Participation Guide: NFT Time-Lock Vaults
How It Works
Deposit into the Vault:
Users can deposit funds or NFTs into either Fixed or Flexible Lock-Up Vaults.
For Fixed Lock-Up Vaults, users must also lock a Partner NFT along with their funds for a predetermined period.
For Flexible Lock-Up Vaults, users can lock their assets with more flexibility and may choose to withdraw earlier, with conditions.
Earn Yield:
While in the vault, users earn yield from:
Additional bribes from partnered protocols
Lending/LP yield generated by the assets
Emissions from the vault’s growth
Fees generated within the vault ecosystem
Trade Vault Positions:
Flexible Vaults: Users can trade their vault positions on marketplaces, offering liquidity and flexibility even during the lock-up period.
Fixed Vaults: Positions are not tradable until the lock-up period ends, ensuring the stability and structure of the vault.
Withdraw or Exit:
Users can withdraw their funds or NFTs at the end of the lock-up period for Fixed Vaults, or earlier for Flexible Vaults with the associated conditions.
Benefits of NFT Time Lock Vaults
For Partners:
Locked Liquidity with Low User Acquisition Cost Projects can secure long-term liquidity without needing expensive marketing campaigns or high incentives to attract users.
Additional Utility for NFTs By integrating their NFTs into the vault system, projects can offer holders new use cases beyond collectibles, increasing demand and engagement.
Reduces Sell Pressure on NFTs Locking NFTs in vaults prevents immediate resale, helping stabilize floor prices and reducing market volatility.
Revenue Share from Vault Fees Partner projects earn a portion of the vault fees, creating an additional revenue stream beyond their primary ecosystem.

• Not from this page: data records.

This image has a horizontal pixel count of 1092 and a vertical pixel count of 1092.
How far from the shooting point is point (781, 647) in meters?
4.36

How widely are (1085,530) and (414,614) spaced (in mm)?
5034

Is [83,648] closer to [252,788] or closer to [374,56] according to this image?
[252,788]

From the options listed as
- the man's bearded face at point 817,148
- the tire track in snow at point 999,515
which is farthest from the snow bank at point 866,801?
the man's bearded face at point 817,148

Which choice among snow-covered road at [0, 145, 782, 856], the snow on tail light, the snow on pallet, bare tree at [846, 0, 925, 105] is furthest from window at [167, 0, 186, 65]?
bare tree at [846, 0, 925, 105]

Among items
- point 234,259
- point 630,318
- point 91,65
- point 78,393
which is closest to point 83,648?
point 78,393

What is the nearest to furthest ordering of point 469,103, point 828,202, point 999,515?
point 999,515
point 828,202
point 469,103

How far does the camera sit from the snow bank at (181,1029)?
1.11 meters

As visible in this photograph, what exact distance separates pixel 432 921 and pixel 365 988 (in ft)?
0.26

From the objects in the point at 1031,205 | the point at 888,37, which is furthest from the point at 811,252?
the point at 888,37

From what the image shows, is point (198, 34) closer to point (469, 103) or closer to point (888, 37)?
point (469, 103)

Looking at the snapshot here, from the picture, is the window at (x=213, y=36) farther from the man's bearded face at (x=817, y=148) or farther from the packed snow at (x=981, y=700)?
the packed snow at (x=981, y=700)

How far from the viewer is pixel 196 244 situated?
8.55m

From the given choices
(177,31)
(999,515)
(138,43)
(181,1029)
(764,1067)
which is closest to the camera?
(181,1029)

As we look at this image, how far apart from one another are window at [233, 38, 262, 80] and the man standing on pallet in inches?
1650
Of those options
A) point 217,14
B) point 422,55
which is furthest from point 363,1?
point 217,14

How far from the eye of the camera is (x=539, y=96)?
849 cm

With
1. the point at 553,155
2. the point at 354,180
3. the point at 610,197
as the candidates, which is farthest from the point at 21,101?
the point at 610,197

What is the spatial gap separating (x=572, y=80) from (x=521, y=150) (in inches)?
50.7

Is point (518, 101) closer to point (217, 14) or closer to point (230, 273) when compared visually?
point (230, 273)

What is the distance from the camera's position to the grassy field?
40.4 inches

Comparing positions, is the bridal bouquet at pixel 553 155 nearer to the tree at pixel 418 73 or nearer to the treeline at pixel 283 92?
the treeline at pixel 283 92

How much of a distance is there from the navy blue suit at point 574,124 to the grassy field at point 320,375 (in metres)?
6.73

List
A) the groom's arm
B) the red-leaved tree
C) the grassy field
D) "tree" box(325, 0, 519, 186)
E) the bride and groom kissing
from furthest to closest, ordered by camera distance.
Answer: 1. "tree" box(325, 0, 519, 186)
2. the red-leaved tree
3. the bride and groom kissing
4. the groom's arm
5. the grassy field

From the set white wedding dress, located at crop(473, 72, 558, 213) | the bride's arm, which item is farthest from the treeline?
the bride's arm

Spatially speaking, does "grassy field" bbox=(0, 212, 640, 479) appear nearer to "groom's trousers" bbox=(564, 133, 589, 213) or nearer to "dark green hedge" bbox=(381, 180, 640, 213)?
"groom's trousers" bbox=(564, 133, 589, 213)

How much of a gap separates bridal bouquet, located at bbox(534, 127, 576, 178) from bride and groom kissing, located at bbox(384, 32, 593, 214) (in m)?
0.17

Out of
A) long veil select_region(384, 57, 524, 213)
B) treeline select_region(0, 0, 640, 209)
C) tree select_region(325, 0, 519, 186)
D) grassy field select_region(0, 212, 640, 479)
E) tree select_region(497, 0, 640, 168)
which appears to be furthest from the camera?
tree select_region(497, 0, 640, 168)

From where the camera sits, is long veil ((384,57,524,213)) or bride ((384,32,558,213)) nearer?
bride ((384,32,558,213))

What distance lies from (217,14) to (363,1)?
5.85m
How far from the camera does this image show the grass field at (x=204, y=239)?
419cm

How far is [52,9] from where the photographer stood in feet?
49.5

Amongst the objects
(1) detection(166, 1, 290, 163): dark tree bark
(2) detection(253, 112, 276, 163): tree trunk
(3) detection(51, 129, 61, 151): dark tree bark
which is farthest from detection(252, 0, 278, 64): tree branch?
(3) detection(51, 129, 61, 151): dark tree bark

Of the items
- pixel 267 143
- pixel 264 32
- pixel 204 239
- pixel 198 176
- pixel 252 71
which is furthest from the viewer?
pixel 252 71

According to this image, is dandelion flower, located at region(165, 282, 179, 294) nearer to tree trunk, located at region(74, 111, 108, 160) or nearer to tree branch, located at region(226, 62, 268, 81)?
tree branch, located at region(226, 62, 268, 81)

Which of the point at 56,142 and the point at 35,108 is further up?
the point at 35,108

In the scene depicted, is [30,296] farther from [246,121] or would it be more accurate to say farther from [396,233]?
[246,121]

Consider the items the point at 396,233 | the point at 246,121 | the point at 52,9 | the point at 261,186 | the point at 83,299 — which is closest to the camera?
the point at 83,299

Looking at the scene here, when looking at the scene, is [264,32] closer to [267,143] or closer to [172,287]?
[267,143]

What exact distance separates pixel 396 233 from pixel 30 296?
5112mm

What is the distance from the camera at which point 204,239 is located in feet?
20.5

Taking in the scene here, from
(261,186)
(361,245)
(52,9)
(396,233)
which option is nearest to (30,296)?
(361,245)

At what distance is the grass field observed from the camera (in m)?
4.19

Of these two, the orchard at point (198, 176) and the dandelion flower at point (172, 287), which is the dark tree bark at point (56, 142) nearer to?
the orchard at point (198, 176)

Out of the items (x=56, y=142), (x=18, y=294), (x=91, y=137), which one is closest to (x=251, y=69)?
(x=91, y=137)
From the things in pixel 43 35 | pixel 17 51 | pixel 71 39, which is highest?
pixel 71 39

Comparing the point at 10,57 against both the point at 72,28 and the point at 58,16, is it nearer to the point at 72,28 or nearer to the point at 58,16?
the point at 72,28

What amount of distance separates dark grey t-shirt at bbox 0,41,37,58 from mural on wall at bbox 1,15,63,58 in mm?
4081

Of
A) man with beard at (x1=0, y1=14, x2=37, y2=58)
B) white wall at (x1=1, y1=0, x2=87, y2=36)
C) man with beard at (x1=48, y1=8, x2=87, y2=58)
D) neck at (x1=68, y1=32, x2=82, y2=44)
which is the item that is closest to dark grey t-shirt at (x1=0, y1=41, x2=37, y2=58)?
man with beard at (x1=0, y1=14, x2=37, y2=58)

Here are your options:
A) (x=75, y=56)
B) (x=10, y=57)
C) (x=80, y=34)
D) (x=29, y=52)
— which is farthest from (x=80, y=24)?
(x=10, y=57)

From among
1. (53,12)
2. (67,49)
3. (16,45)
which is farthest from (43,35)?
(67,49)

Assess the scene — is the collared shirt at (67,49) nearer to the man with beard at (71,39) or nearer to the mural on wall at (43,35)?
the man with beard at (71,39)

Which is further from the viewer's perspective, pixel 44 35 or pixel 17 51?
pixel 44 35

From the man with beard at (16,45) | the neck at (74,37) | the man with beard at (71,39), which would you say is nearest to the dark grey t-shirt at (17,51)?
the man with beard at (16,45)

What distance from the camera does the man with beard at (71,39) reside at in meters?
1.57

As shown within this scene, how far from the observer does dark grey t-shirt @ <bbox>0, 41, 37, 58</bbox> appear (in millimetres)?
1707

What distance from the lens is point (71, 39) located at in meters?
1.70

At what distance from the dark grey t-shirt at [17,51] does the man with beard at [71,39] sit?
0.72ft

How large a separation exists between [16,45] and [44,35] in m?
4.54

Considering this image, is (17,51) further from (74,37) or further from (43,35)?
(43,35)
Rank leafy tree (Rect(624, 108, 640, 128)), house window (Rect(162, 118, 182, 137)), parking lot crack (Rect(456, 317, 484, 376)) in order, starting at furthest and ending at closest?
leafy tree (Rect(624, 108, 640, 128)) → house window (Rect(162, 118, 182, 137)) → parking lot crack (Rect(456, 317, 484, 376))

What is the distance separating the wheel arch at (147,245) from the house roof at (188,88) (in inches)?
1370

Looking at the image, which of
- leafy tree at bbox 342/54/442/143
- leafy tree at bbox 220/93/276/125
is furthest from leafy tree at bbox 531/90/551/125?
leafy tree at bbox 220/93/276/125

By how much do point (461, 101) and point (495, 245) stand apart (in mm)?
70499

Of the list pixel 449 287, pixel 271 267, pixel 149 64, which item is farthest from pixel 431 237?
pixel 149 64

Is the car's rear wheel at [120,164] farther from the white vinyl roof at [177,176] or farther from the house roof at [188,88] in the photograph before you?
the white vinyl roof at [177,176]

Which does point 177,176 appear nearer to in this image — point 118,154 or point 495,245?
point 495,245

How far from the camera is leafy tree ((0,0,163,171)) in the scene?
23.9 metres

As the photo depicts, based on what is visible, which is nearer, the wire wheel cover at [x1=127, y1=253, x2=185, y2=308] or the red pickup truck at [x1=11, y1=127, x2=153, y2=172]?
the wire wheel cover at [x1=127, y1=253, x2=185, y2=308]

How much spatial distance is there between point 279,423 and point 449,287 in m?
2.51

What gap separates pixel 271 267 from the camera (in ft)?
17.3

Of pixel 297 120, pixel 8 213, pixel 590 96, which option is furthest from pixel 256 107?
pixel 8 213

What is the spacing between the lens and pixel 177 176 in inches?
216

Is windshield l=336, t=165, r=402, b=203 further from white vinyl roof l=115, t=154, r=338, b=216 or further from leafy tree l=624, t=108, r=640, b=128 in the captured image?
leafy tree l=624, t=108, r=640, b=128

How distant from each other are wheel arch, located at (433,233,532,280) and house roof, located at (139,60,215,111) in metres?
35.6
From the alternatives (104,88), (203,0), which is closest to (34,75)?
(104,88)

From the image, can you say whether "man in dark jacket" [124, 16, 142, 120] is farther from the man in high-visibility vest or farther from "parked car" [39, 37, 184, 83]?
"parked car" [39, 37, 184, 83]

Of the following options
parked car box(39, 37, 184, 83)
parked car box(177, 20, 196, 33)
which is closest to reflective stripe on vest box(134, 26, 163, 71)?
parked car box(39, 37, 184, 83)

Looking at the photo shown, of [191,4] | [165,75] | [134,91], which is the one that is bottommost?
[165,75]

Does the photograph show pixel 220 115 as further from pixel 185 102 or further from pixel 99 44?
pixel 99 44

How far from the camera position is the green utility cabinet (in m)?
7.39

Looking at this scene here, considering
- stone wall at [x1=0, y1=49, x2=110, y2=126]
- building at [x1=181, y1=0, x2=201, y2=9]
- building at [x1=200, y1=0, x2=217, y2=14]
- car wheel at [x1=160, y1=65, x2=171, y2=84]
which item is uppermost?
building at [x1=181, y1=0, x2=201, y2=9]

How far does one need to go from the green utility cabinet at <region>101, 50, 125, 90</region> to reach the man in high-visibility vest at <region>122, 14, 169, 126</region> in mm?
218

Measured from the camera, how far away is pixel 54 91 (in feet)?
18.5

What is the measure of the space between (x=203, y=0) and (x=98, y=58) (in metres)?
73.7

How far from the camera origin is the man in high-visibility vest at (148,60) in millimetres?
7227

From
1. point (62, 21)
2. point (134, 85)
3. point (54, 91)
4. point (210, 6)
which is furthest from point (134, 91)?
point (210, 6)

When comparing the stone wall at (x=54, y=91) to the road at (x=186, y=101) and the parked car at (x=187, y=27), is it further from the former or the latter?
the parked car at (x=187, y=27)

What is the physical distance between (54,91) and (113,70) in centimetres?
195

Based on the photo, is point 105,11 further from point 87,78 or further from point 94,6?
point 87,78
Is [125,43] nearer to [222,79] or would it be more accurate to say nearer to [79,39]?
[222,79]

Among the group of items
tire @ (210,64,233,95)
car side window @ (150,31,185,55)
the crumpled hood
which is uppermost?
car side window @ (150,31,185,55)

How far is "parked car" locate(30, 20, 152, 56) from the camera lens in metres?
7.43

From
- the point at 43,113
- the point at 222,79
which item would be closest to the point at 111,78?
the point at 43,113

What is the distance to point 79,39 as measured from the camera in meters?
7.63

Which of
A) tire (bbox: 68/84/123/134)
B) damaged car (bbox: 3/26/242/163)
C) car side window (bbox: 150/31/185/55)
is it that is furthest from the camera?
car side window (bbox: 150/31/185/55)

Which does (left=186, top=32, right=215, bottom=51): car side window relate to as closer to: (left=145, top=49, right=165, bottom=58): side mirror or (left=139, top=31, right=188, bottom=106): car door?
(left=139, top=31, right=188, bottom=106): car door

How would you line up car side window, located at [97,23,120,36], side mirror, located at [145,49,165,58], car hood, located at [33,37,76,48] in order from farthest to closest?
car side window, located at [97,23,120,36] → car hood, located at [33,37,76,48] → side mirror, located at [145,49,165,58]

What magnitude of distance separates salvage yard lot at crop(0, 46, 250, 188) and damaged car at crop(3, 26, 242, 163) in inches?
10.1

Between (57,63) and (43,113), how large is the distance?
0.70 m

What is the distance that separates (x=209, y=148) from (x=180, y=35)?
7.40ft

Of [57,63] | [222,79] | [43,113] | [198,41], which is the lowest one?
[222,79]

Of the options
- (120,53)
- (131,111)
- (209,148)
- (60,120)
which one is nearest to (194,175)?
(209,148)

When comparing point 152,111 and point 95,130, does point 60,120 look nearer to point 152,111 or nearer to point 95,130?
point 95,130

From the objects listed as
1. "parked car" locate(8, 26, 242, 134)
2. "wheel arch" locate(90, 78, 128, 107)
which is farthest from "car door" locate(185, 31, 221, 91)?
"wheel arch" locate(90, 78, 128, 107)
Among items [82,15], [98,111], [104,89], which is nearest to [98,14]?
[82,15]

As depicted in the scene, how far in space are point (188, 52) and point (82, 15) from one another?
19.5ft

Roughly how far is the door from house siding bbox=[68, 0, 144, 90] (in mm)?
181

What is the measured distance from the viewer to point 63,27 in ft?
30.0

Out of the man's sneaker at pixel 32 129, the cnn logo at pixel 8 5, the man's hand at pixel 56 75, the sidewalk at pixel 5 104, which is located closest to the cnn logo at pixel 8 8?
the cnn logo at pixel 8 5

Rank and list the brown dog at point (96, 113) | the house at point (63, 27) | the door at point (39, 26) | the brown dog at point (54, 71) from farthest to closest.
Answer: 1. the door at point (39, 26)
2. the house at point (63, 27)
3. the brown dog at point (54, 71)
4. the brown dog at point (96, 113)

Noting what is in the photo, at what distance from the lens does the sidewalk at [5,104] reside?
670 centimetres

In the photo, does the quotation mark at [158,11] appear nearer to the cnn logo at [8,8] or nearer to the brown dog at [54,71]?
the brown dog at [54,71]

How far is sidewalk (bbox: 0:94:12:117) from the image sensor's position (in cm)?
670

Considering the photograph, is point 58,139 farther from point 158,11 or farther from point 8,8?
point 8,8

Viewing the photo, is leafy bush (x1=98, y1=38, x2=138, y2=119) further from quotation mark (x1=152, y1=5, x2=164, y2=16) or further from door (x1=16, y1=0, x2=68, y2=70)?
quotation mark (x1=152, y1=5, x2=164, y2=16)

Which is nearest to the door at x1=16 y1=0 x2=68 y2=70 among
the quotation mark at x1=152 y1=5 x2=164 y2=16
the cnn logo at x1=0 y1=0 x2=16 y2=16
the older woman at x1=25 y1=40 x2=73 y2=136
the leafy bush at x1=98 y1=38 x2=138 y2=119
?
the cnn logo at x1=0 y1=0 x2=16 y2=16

This incentivizes long-term collaboration and sustainability.
For Users:
Earn Without Strict Locking Flexible vaults allow users to benefit from locked assets while keeping their positions tradable. This means users can still access liquidity if needed while earning rewards.
Multiple Yield Streams & Bribes ( Multi-Layer Yield ) Users earn from various sources, including partner bribes, lending/LP rewards, emissions, and vault-generated fees. These combined earnings not only boost returns but also increase the backing ratio of their NFT over time.
Exclusive Airdrops & Additional Rewards Vault participants gain access to special incentives, such as exclusive airdrops and perks from partnered projects, creating an extra earning layer beyond standard staking.